Pada 31 Desember 1600, Inggris memulai mendirikan perusahaan dagang di Asia bernama Perusahaan Hindia Timur Britania dan berpusat di Kalkuta. Kemudian Belanda menyusul tahun 1602 dan Prancis pun tak mau ketinggalan dengan mendirikan Perusahaan Hindia Timur Prancis tahun 1604.
Pada 20 Maret 1602, para pedagang Belanda mendirikan Verenigde Oostindische Compagnie. Di masa itu, terjadi persaingan sengit di antara negara-negara Eropa, yaitu Portugis, Spanyol, Inggris, Prancis, dan Belanda, untuk memperebutkan hegemoni perdagangan di Asia Timur. Untuk menghadapai masalah ini, Staaten Generaal di Belanda, VOC diberi wewenang memiliki tentara yang harus mereka biayai sendiri. Selain itu, VOC juga mempunyai hak, atas nama Pemerintah Belanda yang waktu itu masih berbentuk republik, untuk membuat perjanjian kenegaraan dan menyatakan perang terhadap suatu negara. Wewenang ini yang mengakibatkan, bahwa suatu perkumpulan dagang seperti VOC, dapat bertindak seperti layaknya satu negara.
Perusahaan ini mendirikan markasnya di Batavia (sekarang Jakarta) di pulau Jawa. Pos kolonial lainnya juga didirikan di tempat lainnya di Hindia Timur yang kemudian menjadi Indonesia, seperti di kepulauan rempah-rempah (Maluku), yang termasuk Kepulauan Banda di mana VOC manjalankan monopoli atas pala dan fuli. Metode yang digunakan untuk mempertahankan monompoli termasuk kekerasan terhadap populasi lokal, dan juga pemerasan dan pembunuhan massal.
Pos perdagangan yang lebih tenteram terletak di Deshima, pulau buatan di lepas pantai Nagasaki.
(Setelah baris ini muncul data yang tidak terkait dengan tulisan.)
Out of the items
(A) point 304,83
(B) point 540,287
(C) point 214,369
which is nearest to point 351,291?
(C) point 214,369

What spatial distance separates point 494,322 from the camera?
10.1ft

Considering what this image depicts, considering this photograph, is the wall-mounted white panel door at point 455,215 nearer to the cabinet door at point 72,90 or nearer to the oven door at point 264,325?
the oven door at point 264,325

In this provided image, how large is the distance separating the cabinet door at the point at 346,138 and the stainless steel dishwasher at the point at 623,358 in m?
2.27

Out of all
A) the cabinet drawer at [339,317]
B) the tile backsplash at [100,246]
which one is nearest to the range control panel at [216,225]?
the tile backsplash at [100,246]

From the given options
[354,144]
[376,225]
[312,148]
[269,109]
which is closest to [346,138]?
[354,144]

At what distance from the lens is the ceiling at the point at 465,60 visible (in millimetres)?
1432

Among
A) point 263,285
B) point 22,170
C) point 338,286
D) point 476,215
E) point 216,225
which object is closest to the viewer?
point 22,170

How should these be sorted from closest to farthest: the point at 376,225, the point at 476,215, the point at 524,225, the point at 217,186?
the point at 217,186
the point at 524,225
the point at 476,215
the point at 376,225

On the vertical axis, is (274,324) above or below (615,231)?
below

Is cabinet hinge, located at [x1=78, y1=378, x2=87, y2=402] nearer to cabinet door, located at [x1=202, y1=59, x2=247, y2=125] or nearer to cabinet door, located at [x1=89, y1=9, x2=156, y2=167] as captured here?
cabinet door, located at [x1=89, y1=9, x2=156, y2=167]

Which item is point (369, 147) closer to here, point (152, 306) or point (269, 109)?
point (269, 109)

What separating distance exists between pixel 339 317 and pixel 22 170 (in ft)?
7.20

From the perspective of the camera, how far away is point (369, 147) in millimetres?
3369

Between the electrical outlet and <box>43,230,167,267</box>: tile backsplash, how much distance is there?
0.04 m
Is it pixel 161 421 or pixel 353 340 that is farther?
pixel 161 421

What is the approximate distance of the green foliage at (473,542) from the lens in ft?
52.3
Daerah ini adalah tempat satu-satunya di mana orang Eropa dapat berdagang dengan Jepang.
Pada 1603, VOC memperoleh izin di Banten untuk mendirikan kantor perwakilan dan pada 1610, Pieter Both diangkat menjadi Gubernur Jenderal VOC pertama (1610-1614), tetapi memilih Jayakarta sebagai pusat administrasi VOC. Sementara itu, Frederik de Houtman menjadi Gubernur VOC di Ambon (1605-1611) dan setelah itu menjadi Gubernur untuk Maluku (1621-1623).
C. Hak Istimewa
Hak-hak istimewa yang tercantum dalam Oktrooi (piagam/charter) tanggal 20 Maret 1602 meliputi:
• Hak monopoli untuk berdagang dan berlayar di wilayah sebelah timur Tanjung Harapan dan sebelah barat Selat Magelhaens serta menguasai perdagangan untuk kepentingan sendiri;
• Hak kedaulatan (soevereiniteit) sehingga dapat bertindak layaknya suatu negara untuk:
1. Memelihara angkatan perang,
2. Memaklumkan perang dan mengadakan perdamaian,
3. Merebut dan menduduki daerah-daerah asing di luar Negeri Belanda,
4. Memerintah daerah-daerah tersebut,
5. Menetapkan/mengeluarkan mata-uang sendiri, dan
6. Memungut pajak.
D. Garis Waktu
Pada 1652, Jan van Riebeeck mendirikan pos di Tanjung Harapan (ujung selatan Afrika, sekarang ini Afrika Selatan) untuk menyediakan kapal VOC untuk perjalanan mereka ke Asia Timur. Pos ini kemudian menjadi koloni sungguhan ketika lebih banyak lagi orang Belanda dan Eropa lainnya mulai tinggal di sini. Pos VOC juga didirikan di Persia (sekarang Iran), Benggala (sekarang Bangladesh) dan sebagian India), Ceylon (sekarang Sri Lanka), Malaka (sekarang Malaysia), Siam (sekarang Thailand), Cina daratan (Kanton), Formosa (sekarang Taiwan) dan selatan India. Pada 1662, Koxinga mengusir Belanda dari Taiwan.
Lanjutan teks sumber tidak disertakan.